Parlez-nous de votre victoire en match de préparation contre Neuchâtel ?
C'était très important de gagner. Si nous avions perdu, nous nous serions retrouvés avec deux défaites et un match nul, et cela n'aurait pas été bon pour le moral. Comme tous les compétiteurs, mes coéquipiers et moi-même n'aimons pas la défaite. Nous avons été récompensés car nous avions fait un match de qualité sur un terrain difficile dû à des conditions climatiques épouvantables.
La saison dernière, Lorik Cana et Julien Rodriguez étaient les patrons de la défense, que pensez-vous de Vitorino Hilton dans ce rôle ?Cette année, le coach demande à Vitorino de tenir ce rôle. Pour l'instant, cela se passe très bien et comme je l'ai déjà dit, nous verrons comment cela va fonctionner sur les prochains matches.
Samedi, ce sera un gros test face à Bordeaux...
Ce sera un bon match face à un concurrent direct. C'est toujours bien de se préparer contre une équipe qui prétend au titre.
Cette année vous abordez la saison en étant numéro 1, est-ce différent dans l'approche et la préparation ?
Il est indispensable de bien se préparer car nous savons que, logiquement, je vais démarrer la saison. En revanche, lorsqu'un gardien joue le rôle de doublure, il se prépare à jouer mais ce n'est pas pareil, on se prépare au cas où. Cette année pour moi c'est différent car je sais que je devrais débuter le 9 août.
Personnellement, avez-vous l'impression de jouer gros cette année ?
Non. Je jouais gros aussi l'année dernière. C'est pareil, je le prends vraiment comme un bonus.
LA SAISON 2008/2009
Après deux bonnes saisons, les supporters attendent que l'OM joue le haut de tableau et même un titre...

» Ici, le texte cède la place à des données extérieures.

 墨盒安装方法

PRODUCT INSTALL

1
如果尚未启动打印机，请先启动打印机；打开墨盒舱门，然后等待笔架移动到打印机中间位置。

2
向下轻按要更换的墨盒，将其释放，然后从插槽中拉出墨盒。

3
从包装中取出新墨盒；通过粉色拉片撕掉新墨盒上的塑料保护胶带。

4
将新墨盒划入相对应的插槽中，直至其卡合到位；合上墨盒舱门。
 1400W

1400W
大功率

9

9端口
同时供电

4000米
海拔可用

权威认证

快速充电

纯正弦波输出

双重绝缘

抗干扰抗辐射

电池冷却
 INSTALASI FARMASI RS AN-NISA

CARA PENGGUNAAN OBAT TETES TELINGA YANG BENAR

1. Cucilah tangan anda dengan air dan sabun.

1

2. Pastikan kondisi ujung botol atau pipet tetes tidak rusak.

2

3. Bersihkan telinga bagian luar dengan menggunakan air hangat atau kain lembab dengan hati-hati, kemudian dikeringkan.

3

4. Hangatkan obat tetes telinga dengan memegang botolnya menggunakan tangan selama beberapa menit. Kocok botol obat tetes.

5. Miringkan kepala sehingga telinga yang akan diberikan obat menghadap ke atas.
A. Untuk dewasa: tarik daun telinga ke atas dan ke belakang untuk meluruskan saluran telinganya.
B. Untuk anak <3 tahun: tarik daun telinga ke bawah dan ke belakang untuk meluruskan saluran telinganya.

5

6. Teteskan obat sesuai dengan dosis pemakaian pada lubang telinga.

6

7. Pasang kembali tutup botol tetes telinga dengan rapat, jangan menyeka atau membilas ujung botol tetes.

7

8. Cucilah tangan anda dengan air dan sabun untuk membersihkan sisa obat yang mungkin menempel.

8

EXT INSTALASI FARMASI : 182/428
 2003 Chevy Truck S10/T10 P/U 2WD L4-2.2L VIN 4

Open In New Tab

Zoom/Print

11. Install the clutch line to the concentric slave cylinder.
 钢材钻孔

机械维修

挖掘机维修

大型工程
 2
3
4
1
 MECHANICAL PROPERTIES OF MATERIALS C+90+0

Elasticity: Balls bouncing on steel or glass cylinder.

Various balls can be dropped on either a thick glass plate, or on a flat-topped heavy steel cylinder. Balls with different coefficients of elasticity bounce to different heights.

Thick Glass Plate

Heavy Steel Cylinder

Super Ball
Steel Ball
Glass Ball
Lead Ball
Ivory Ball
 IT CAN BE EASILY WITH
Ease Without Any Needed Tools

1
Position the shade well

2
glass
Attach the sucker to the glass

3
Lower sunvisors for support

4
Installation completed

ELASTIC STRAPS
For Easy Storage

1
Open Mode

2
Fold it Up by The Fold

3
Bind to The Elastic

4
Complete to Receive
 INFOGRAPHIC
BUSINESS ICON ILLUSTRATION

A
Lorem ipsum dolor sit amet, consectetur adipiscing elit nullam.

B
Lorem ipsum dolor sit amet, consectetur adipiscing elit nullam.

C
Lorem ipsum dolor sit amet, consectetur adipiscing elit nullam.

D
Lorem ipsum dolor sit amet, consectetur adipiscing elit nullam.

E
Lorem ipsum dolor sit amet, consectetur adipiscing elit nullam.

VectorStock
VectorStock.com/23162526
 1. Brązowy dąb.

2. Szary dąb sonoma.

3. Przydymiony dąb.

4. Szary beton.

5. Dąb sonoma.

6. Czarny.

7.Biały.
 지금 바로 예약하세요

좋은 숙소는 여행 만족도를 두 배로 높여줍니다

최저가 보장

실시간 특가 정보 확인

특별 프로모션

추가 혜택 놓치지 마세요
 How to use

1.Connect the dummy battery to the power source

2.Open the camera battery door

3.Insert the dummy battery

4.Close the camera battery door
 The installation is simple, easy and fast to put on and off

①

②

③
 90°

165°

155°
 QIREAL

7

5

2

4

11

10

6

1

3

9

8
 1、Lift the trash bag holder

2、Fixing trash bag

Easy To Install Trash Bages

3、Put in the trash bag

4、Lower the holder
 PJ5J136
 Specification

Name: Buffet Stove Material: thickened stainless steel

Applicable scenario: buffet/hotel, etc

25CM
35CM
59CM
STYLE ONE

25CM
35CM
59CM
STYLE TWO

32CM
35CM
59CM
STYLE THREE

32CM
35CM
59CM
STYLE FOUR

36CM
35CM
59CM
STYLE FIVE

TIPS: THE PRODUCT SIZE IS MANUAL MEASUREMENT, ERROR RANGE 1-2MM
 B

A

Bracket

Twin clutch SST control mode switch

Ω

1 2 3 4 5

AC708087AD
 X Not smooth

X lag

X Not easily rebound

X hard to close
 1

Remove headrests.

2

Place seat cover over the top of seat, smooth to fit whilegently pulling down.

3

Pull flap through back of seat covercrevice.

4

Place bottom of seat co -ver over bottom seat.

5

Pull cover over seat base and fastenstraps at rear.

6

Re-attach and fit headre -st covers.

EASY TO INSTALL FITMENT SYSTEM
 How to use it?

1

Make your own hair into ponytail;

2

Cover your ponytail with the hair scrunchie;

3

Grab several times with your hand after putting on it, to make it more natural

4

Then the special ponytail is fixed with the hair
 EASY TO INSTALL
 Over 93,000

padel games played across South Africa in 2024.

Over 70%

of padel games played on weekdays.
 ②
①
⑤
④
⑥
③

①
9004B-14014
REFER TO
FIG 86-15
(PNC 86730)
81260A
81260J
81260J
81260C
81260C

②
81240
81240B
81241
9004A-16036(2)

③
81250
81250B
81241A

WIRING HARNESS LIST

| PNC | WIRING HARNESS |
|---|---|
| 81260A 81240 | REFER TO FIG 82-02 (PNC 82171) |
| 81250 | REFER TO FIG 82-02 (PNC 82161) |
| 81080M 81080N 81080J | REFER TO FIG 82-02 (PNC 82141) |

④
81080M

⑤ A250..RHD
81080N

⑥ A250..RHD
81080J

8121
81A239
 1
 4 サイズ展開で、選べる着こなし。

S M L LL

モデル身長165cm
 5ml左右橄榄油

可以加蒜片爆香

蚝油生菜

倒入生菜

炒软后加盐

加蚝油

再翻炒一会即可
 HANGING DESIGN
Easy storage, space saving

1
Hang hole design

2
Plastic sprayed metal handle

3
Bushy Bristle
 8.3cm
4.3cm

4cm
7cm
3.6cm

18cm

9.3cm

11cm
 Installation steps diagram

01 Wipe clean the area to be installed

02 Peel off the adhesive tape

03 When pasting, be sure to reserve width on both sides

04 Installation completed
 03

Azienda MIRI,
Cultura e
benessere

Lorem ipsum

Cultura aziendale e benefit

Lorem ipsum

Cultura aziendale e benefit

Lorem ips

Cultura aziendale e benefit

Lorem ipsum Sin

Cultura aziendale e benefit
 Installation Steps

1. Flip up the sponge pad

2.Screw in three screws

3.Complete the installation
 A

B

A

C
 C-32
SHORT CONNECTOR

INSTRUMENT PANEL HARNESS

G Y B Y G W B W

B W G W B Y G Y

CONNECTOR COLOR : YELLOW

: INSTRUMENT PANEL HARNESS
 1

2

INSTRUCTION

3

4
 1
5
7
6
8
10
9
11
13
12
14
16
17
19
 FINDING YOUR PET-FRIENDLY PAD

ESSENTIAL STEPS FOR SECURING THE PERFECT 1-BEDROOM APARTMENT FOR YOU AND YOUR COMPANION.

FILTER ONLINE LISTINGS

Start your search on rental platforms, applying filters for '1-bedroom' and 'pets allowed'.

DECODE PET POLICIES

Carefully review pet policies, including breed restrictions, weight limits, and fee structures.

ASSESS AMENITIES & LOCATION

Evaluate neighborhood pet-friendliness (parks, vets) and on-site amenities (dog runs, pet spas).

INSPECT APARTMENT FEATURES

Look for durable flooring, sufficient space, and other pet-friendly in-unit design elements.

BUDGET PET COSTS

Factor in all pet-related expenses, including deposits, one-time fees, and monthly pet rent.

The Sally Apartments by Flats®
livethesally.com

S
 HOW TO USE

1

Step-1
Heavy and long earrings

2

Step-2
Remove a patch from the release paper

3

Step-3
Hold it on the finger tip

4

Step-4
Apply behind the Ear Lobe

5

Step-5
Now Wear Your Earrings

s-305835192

C'est Marseille, nous le savons chaque saison. Le club nous demande des résultats, des titres, et plus les années passent sans résultats, plus le club est exigeant. C'est normal. A nous, joueurs, de se préparer et d'être prêts à assumer ce statut car nous sommes conscients de l'attente des supporters. Le club s'investit dans le recrutement pour avoir des résultats, ensuite, c'est à nous, sur le terrain, de démontrer que l'Olympique de Marseille mérite de gagner des trophées. Nous devons être prêts dès le départ et d'aller au bout.
Que n'aimeriez-vous pas voir arriver cette saison ?
Il faudrait éviter de faire la même entame catastrophique de championnat que l'année dernière. Il est important de bien négocier le premier match contre Rennes ainsi que le tour préliminaire de la Ligue des Champions qui est très important pour le club et pour nous. Nous avons donc un début de saison à ne pas louper.
Selon vous, Lyon reste-t-il le favori pour cette saison ?
Evidemment. Lyon reste le favori. Cela fait sept ans qu'ils sont champions. Ils recrutent toujours très bien pour le rester. Maintenant, l'OM, en tant que postulant, compte bien changer la donne.